- _REQUIRED TASK_: Without the pictures, return all of the material exactly as written.

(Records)
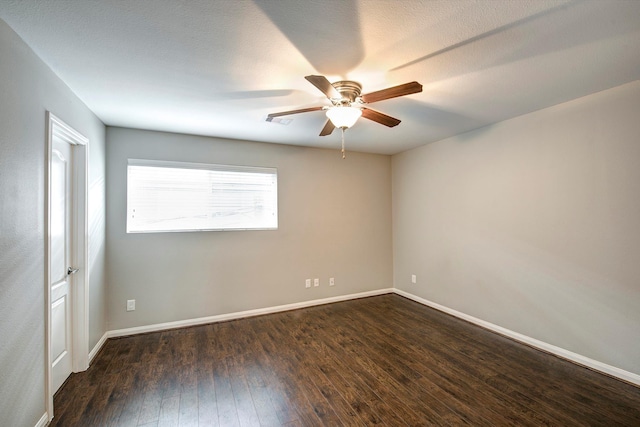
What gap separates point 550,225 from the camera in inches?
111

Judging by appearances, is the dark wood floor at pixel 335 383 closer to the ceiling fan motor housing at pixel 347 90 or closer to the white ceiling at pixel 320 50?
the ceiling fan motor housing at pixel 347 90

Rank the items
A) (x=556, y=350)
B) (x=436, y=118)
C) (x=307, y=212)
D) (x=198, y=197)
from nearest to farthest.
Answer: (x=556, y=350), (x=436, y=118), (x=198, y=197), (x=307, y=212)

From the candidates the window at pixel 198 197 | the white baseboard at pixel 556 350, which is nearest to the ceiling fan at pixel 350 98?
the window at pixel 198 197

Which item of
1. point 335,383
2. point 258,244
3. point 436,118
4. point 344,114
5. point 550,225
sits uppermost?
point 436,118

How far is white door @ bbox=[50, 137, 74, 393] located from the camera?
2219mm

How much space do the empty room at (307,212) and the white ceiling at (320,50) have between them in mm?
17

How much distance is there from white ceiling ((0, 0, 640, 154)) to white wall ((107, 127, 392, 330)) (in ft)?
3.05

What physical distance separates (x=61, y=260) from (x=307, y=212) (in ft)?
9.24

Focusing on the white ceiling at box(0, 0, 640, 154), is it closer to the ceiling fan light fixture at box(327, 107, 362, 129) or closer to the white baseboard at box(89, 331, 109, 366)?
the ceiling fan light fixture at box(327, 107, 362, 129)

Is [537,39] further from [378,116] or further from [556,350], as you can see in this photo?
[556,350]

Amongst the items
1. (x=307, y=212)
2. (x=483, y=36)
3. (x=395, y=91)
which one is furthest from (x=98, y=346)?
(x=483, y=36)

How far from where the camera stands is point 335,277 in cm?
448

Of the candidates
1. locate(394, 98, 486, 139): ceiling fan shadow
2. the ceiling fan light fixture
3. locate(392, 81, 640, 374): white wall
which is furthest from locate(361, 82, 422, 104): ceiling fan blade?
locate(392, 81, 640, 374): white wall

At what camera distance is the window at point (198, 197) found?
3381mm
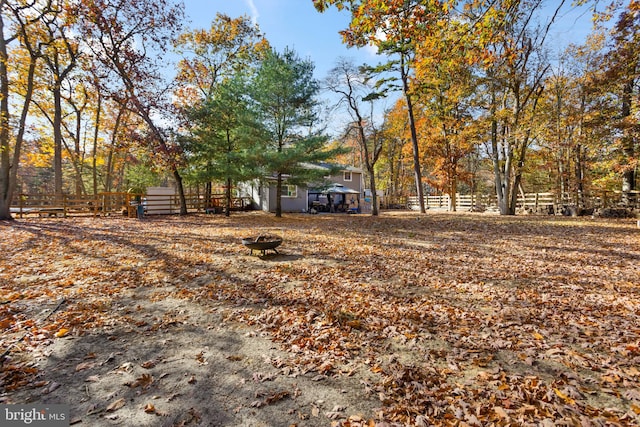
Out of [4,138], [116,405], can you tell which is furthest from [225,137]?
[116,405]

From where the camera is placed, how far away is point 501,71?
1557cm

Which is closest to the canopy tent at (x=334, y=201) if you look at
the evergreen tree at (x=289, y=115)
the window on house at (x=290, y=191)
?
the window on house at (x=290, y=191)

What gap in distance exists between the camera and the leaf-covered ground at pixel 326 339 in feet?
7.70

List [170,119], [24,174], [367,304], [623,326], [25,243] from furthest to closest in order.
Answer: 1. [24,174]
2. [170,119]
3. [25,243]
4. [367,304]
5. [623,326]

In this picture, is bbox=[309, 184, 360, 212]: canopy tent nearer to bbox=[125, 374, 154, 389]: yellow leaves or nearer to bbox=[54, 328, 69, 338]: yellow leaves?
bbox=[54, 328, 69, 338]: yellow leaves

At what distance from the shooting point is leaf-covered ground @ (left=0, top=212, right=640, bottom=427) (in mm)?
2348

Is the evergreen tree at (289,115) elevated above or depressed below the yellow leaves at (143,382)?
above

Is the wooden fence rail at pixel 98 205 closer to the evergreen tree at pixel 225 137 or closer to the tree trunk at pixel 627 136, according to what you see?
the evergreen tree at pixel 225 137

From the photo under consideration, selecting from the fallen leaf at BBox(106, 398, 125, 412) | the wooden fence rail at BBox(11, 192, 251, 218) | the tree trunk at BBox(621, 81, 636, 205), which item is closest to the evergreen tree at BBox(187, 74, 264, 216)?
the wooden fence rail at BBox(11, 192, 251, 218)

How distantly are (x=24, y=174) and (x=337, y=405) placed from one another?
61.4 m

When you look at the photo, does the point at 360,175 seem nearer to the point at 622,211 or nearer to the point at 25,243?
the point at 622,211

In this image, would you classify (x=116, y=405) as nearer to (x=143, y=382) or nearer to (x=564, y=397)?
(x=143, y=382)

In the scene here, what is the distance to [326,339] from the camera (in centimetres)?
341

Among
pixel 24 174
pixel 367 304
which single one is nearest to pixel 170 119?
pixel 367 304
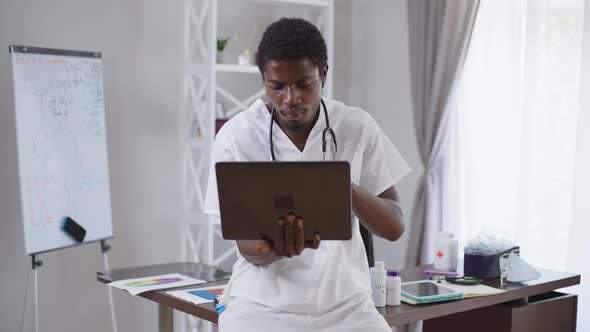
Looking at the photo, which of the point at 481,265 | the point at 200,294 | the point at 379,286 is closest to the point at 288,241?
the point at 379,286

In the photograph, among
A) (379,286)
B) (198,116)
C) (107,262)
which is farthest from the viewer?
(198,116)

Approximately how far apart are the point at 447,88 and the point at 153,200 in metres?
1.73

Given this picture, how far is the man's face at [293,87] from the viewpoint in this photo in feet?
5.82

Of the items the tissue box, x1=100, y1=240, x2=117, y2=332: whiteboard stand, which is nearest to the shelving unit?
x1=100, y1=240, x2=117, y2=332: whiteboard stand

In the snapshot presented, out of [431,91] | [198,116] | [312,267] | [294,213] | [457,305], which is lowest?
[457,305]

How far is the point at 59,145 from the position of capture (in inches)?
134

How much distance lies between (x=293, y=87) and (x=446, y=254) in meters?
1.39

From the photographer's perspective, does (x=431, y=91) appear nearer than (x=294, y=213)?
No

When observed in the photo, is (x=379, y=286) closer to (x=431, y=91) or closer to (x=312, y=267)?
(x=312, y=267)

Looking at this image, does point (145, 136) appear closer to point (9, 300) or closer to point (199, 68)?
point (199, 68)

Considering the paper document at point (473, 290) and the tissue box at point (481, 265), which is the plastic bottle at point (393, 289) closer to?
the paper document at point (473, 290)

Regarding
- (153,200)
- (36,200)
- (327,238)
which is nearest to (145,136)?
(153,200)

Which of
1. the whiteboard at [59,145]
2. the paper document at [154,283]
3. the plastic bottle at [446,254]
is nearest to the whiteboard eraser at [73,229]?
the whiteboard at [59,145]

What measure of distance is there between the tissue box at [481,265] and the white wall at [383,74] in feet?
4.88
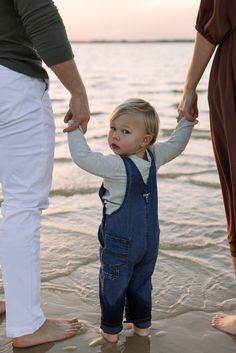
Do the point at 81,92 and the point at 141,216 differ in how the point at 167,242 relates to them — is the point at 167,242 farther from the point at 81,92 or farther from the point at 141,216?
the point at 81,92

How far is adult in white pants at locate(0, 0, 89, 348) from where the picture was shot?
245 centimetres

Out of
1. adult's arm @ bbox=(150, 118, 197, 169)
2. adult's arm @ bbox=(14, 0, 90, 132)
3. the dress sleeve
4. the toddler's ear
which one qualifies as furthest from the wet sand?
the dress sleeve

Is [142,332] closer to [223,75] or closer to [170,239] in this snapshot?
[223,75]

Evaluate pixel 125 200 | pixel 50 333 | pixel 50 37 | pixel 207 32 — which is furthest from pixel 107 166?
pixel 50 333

- _THE RESULT_:
What gap separates point 550,225 from the camera in inches?
111

Judging by appearances, is the dark wood floor at pixel 335 383 closer to the ceiling fan motor housing at pixel 347 90 or closer to the white ceiling at pixel 320 50?
the ceiling fan motor housing at pixel 347 90

Rank the items
A) (x=556, y=350)
B) (x=436, y=118)
C) (x=307, y=212)
D) (x=198, y=197)
from nearest to farthest.
Answer: (x=556, y=350), (x=436, y=118), (x=198, y=197), (x=307, y=212)

From the candidates the window at pixel 198 197 | the white baseboard at pixel 556 350, which is nearest to the ceiling fan at pixel 350 98?
the window at pixel 198 197

Which item of
1. point 335,383
2. point 258,244
3. point 436,118
4. point 344,114
5. point 550,225
sits uppermost?
point 436,118

How far is white door @ bbox=[50, 137, 74, 393] located from the camera?
2219mm

How much space do the empty room at (307,212) and the white ceiling at (320,50) have between them in mm?
17

How much distance is there from white ceiling ((0, 0, 640, 154)) to white wall ((107, 127, 392, 330)) (in ft)?
3.05

What physical distance separates (x=61, y=260) from (x=307, y=212) (in ft)?
9.24

Focusing on the white ceiling at box(0, 0, 640, 154), is it closer to the ceiling fan light fixture at box(327, 107, 362, 129) or closer to the white baseboard at box(89, 331, 109, 366)?
the ceiling fan light fixture at box(327, 107, 362, 129)

Is [537,39] further from [378,116] or further from [556,350], as you can see in this photo?
[556,350]

Amongst the items
1. (x=307, y=212)
2. (x=483, y=36)
3. (x=395, y=91)
which one is furthest from (x=98, y=346)?
(x=483, y=36)

How far from where the camera stands is point 335,277 in cm?
448

Of the candidates
1. locate(394, 98, 486, 139): ceiling fan shadow
2. the ceiling fan light fixture
3. locate(392, 81, 640, 374): white wall
which is furthest from locate(361, 82, 422, 104): ceiling fan blade?
locate(392, 81, 640, 374): white wall

At what camera distance is the window at point (198, 197) found?
3381mm
Out of [4,138], [116,405], can you tell which is furthest from [225,137]?
[116,405]

From where the camera is placed, how far away is point 501,71?
1557cm

Which is closest to the canopy tent at (x=334, y=201) if you look at
the evergreen tree at (x=289, y=115)
the window on house at (x=290, y=191)
?
the window on house at (x=290, y=191)

What gap in distance exists between the camera and the leaf-covered ground at pixel 326 339 in feet?
7.70

List [170,119], [24,174], [367,304], [623,326], [25,243] from furthest to closest in order.
Answer: 1. [24,174]
2. [170,119]
3. [25,243]
4. [367,304]
5. [623,326]

In this picture, is bbox=[309, 184, 360, 212]: canopy tent nearer to bbox=[125, 374, 154, 389]: yellow leaves or nearer to bbox=[54, 328, 69, 338]: yellow leaves?
bbox=[54, 328, 69, 338]: yellow leaves

At what distance from the shooting point is leaf-covered ground @ (left=0, top=212, right=640, bottom=427) (in mm)?
2348

Is the evergreen tree at (289,115) elevated above or depressed below the yellow leaves at (143,382)?
above

Is the wooden fence rail at pixel 98 205 closer to the evergreen tree at pixel 225 137 or closer to the tree trunk at pixel 627 136, according to what you see?
the evergreen tree at pixel 225 137

From the photo under consideration, selecting from the fallen leaf at BBox(106, 398, 125, 412) | the wooden fence rail at BBox(11, 192, 251, 218) | the tree trunk at BBox(621, 81, 636, 205), which item is closest to the evergreen tree at BBox(187, 74, 264, 216)?
the wooden fence rail at BBox(11, 192, 251, 218)

How distantly are (x=24, y=174) and (x=337, y=405) placed from one another?
61.4 m

When you look at the photo, does the point at 360,175 seem nearer to the point at 622,211 or nearer to the point at 25,243?
the point at 622,211

In this image, would you classify (x=116, y=405) as nearer to (x=143, y=382) or nearer to (x=564, y=397)?
(x=143, y=382)

In the scene here, what is the distance to [326,339] from the camera (in centimetres)?
341

Among
pixel 24 174
pixel 367 304
which single one is nearest to pixel 170 119?
pixel 367 304
Looking at the photo, which of the point at 481,265 | the point at 200,294 | the point at 379,286 is closest to the point at 288,241?
the point at 379,286

In the photograph, among
A) (379,286)
B) (198,116)
C) (107,262)
which is farthest from the viewer?
(198,116)

Approximately how far apart are the point at 447,88 and the point at 153,200 in metres?
1.73

Given this picture, how far is the man's face at [293,87] from the viewpoint in this photo in feet?
5.82

Of the items the tissue box, x1=100, y1=240, x2=117, y2=332: whiteboard stand, which is nearest to the shelving unit?
x1=100, y1=240, x2=117, y2=332: whiteboard stand

In the snapshot presented, out of [431,91] | [198,116] | [312,267] | [294,213] | [457,305], which is lowest?
[457,305]

How far is the point at 59,145 from the position of capture (in inches)?
134

How much distance lies between (x=293, y=87) and (x=446, y=254) in meters?
1.39

From the photographer's perspective, does (x=431, y=91) appear nearer than (x=294, y=213)?
No

When observed in the photo, is (x=379, y=286) closer to (x=431, y=91) or closer to (x=312, y=267)?
(x=312, y=267)

Looking at this image, does point (145, 136) appear closer to point (9, 300) or closer to point (199, 68)?
point (199, 68)

Considering the paper document at point (473, 290) and the tissue box at point (481, 265), which is the plastic bottle at point (393, 289) closer to?
the paper document at point (473, 290)

Regarding
- (153,200)
- (36,200)
- (327,238)
which is nearest to (145,136)?
(153,200)

Which of
1. the whiteboard at [59,145]
2. the paper document at [154,283]
3. the plastic bottle at [446,254]
is nearest to the whiteboard eraser at [73,229]?
the whiteboard at [59,145]

What measure of distance is there between the tissue box at [481,265] and the white wall at [383,74] in feet?
4.88
Do the point at 81,92 and the point at 141,216 differ in how the point at 167,242 relates to them — is the point at 167,242 farther from the point at 81,92 or farther from the point at 141,216?
the point at 81,92

How far is adult in white pants at locate(0, 0, 89, 348) from where the picture was shot?
245 centimetres

Out of
1. adult's arm @ bbox=(150, 118, 197, 169)
2. adult's arm @ bbox=(14, 0, 90, 132)
3. the dress sleeve
4. the toddler's ear
which one qualifies as furthest from the wet sand?
the dress sleeve

Is [142,332] closer to [223,75] or closer to [170,239] in this snapshot?
[223,75]

Evaluate pixel 125 200 | pixel 50 333 | pixel 50 37 | pixel 207 32 — which is furthest from pixel 107 166?
pixel 50 333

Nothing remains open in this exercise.